Common Misconceptions
- Thinking equilibrium always means full employment. Short-run equilibrium can sit above or below full-employment output.
- Labeling the axes "Price" and "Quantity." In AD-AS, they are "Price Level" and "Real GDP."
- Assuming an inflationary gap is purely good news. Producing above potential can overheat the economy and push prices up.
- Confusing left and right of LRAS. Left of LRAS is recessionary (below potential); right of LRAS is inflationary (above potential).
- Treating short-run and long-run equilibrium as the same thing. Long-run equilibrium specifically requires AD and SRAS to intersect on LRAS.
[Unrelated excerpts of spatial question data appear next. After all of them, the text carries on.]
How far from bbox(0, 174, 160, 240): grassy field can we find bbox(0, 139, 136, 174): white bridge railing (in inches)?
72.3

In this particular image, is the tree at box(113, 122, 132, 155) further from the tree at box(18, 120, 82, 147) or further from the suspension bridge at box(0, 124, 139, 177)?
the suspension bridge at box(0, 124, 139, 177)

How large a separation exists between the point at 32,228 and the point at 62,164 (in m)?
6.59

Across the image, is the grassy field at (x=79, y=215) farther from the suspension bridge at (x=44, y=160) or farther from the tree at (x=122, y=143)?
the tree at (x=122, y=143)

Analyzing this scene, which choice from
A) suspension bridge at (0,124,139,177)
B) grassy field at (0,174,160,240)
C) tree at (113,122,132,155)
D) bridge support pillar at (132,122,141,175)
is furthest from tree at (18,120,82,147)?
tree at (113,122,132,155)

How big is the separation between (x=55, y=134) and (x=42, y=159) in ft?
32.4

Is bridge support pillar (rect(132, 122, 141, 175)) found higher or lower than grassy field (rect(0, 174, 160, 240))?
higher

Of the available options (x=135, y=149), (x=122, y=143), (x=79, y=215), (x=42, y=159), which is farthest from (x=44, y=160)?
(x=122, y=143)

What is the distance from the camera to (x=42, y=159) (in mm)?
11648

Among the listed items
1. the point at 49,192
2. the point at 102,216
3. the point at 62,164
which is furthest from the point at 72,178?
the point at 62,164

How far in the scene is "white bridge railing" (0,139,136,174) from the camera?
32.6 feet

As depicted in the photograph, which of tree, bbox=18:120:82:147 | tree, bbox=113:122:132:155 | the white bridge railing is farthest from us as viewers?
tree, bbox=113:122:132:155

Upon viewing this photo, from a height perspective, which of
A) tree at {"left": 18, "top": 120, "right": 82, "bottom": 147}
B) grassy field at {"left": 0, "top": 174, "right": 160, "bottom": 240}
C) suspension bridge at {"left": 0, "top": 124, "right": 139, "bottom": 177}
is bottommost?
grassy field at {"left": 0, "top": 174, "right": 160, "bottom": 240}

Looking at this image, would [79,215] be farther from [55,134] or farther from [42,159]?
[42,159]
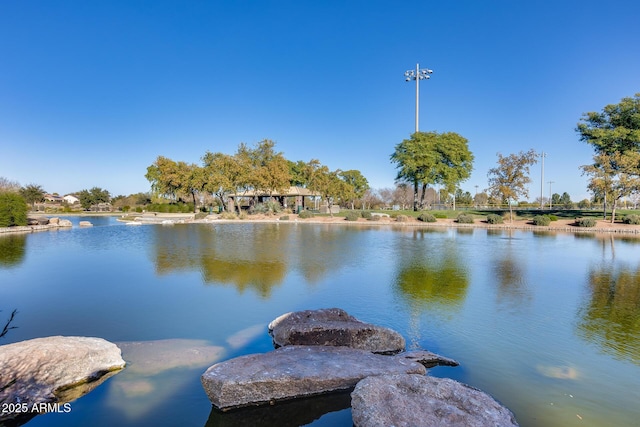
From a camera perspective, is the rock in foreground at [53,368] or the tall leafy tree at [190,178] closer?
the rock in foreground at [53,368]

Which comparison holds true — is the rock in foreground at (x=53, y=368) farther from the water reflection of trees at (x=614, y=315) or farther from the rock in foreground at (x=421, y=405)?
the water reflection of trees at (x=614, y=315)

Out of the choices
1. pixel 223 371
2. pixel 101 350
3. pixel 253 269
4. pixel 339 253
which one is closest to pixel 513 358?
pixel 223 371

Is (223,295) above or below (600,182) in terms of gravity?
below

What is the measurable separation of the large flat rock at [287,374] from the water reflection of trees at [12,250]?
11786 millimetres

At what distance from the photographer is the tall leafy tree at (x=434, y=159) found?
37.7m

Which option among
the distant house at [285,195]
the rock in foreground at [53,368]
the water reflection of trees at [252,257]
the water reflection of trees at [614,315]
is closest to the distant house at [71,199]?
the distant house at [285,195]

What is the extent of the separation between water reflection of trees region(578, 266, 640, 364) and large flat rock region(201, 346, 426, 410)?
354 cm

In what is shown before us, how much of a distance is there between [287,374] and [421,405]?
1.50 m

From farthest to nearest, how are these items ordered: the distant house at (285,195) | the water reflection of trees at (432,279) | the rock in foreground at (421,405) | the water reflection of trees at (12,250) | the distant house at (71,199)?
the distant house at (71,199) → the distant house at (285,195) → the water reflection of trees at (12,250) → the water reflection of trees at (432,279) → the rock in foreground at (421,405)

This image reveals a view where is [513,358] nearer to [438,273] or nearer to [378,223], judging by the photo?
[438,273]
Related AP Macroeconomics Guides
Vocabulary
The following words are mentioned explicitly in the College Board Course and Exam Description for this topic.Term | Definition |
|---|---|
Aggregate Demand curve | A graph showing the relationship between the price level and the quantity of goods and services demanded in an economy at all price levels. |
aggregate quantity of output demanded | The total amount of real output that all buyers in an economy are willing and able to purchase at different price levels. |
aggregate quantity of output supplied | The total amount of real output that all producers in an economy are willing and able to supply at different price levels. |
equilibrium output level | The level of real output at which the quantity demanded equals the quantity supplied in the economy. |
equilibrium price level | The price level at which the quantity of real output demanded equals the quantity of real output supplied. |
full employment | An economic condition where all available labor resources are being used efficiently and unemployment is at its natural rate. |
inflationary output gap | A positive output gap occurring when actual real output exceeds the full-employment level of output, putting upward pressure on prices. |
Long-Run Aggregate Supply curve | A vertical line on a graph representing the maximum sustainable output an economy can produce when all resources are fully employed and wages and prices have fully adjusted. |
long-run equilibrium | The point where the short-run Phillips curve intersects the long-run Phillips curve, representing a stable economic state. |
output gap | The difference between actual output and potential output in an economy. |
Short-Run Aggregate Supply curve | A graph showing the relationship between the price level and the quantity of goods and services supplied in an economy in the short run. |
short-run equilibrium | The point where aggregate demand and short-run aggregate supply intersect, determining the current price level and output in the Phillips curve model. |
Frequently Asked Questions
What is equilibrium in the AD-AS model?
Equilibrium in the AD-AS model is where aggregate demand and short-run aggregate supply intersect. That point gives the short-run equilibrium price level and real output.
What is short-run equilibrium in AD-AS?
Short-run equilibrium occurs where the aggregate quantity of output demanded equals the aggregate quantity of output supplied, shown by the intersection of AD and SRAS.
What is long-run equilibrium in AD-AS?
Long-run equilibrium occurs when AD and SRAS intersect on LRAS at the full-employment level of real output. At that point, current output equals potential output.
What is an inflationary output gap?
An inflationary output gap occurs when short-run equilibrium output is above full-employment output, so the AD-SRAS intersection is to the right of LRAS. It is also called a positive output gap.
What is a recessionary output gap?
A recessionary output gap occurs when short-run equilibrium output is below full-employment output, so the AD-SRAS intersection is to the left of LRAS. It is also called a negative output gap.
How should I label an AD-AS graph on the AP Macro exam?
Label the vertical axis Price Level and the horizontal axis Real GDP. Show AD, SRAS, and LRAS clearly, then mark the equilibrium price level and output with dashed lines if needed.